* begin *
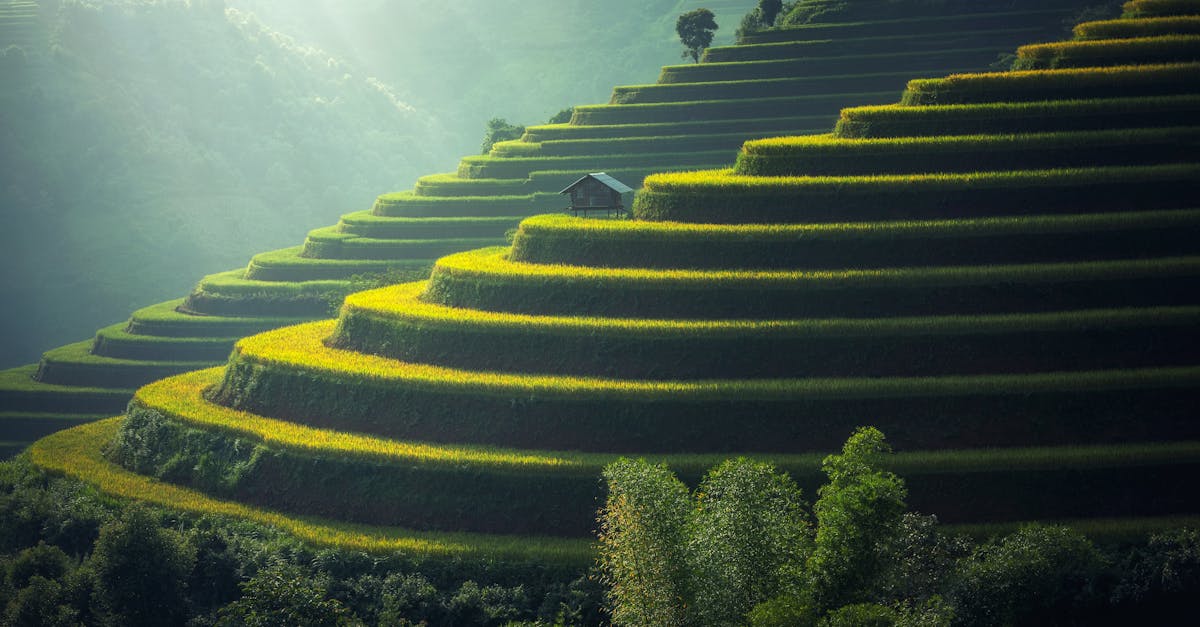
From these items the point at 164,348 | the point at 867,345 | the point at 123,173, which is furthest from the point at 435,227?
the point at 123,173

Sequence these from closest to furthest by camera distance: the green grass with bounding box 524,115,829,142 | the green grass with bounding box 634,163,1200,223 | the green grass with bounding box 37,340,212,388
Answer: the green grass with bounding box 634,163,1200,223 < the green grass with bounding box 37,340,212,388 < the green grass with bounding box 524,115,829,142

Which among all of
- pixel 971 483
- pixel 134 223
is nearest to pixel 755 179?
pixel 971 483

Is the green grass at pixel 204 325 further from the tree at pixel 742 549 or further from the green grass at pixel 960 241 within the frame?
the tree at pixel 742 549

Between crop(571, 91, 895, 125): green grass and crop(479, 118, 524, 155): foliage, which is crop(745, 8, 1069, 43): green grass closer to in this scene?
crop(571, 91, 895, 125): green grass

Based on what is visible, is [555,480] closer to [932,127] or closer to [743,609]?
[743,609]

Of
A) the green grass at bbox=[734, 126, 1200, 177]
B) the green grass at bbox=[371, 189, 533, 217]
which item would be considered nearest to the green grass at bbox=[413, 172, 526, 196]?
the green grass at bbox=[371, 189, 533, 217]
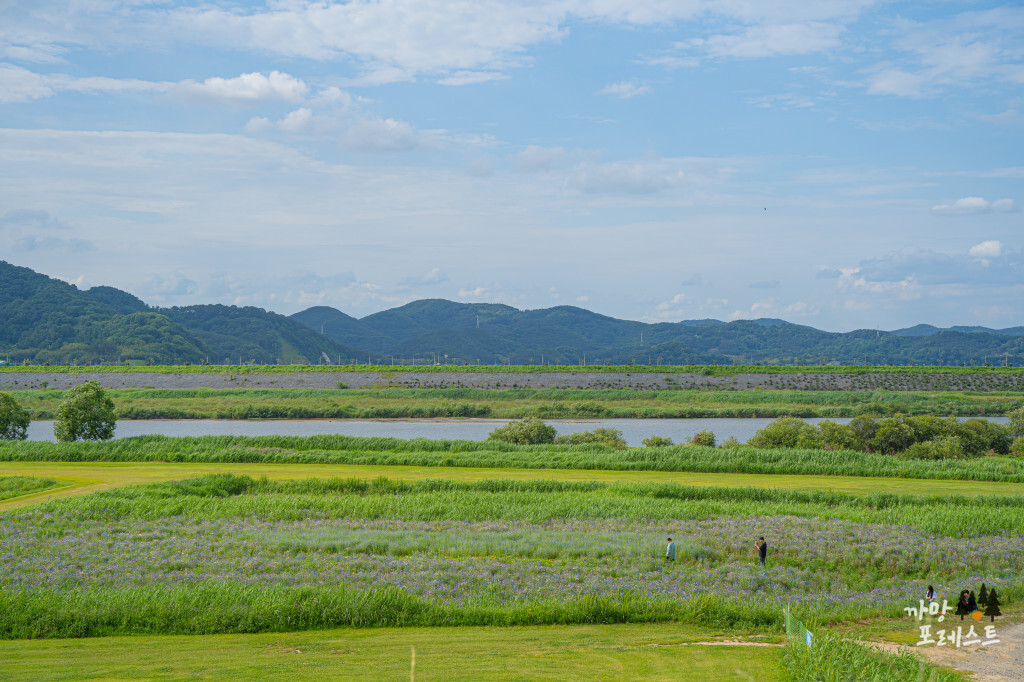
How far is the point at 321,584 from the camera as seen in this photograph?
14711 mm

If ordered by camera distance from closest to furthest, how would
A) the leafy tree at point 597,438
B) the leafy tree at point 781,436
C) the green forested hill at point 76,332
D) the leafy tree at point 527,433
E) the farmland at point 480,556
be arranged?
1. the farmland at point 480,556
2. the leafy tree at point 781,436
3. the leafy tree at point 597,438
4. the leafy tree at point 527,433
5. the green forested hill at point 76,332

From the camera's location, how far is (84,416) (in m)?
41.1

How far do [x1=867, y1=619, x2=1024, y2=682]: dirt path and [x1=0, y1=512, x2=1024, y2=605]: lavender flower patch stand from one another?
8.46ft

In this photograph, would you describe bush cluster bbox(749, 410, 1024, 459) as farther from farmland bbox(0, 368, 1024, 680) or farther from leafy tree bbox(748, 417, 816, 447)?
farmland bbox(0, 368, 1024, 680)

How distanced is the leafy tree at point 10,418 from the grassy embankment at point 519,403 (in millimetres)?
27492

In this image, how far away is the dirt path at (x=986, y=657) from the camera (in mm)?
10312

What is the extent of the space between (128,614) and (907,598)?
537 inches

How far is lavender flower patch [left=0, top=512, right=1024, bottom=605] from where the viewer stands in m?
15.1

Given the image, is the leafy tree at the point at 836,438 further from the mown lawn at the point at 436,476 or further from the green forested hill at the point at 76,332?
the green forested hill at the point at 76,332

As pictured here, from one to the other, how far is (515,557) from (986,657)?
9.34m

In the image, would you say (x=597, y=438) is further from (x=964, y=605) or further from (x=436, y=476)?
(x=964, y=605)

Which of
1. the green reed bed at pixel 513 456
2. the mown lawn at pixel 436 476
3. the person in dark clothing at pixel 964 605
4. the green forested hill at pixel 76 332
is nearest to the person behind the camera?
the person in dark clothing at pixel 964 605

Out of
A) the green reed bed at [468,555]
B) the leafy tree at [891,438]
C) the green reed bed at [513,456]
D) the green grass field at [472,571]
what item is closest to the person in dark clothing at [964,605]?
the green grass field at [472,571]

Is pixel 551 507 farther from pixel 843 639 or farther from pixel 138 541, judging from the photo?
pixel 843 639
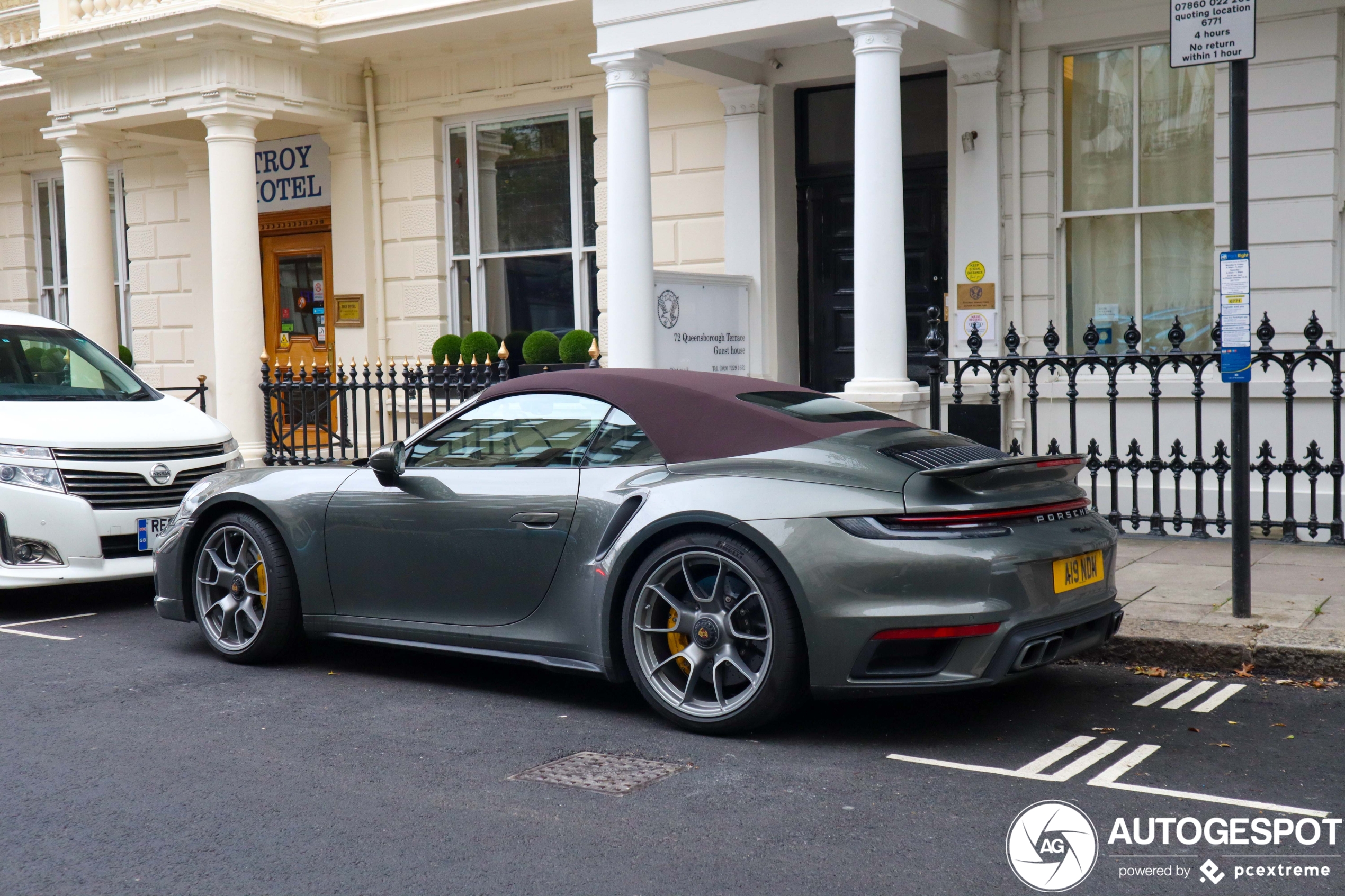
* end *
**What to work on:** Pull out each line in the items above that contains the word "this".

**Task answer:**
Between crop(571, 91, 895, 125): green grass and crop(479, 118, 524, 155): foliage, which is crop(745, 8, 1069, 43): green grass closer to in this scene?
How far is the point at 321,584 from the camera as seen in this photograph?
In this photograph, would you describe bush cluster bbox(749, 410, 1024, 459) as farther from farmland bbox(0, 368, 1024, 680) or farther from leafy tree bbox(748, 417, 816, 447)?
In this image, how far away is the dirt path at (x=986, y=657) from the camera (in mm)?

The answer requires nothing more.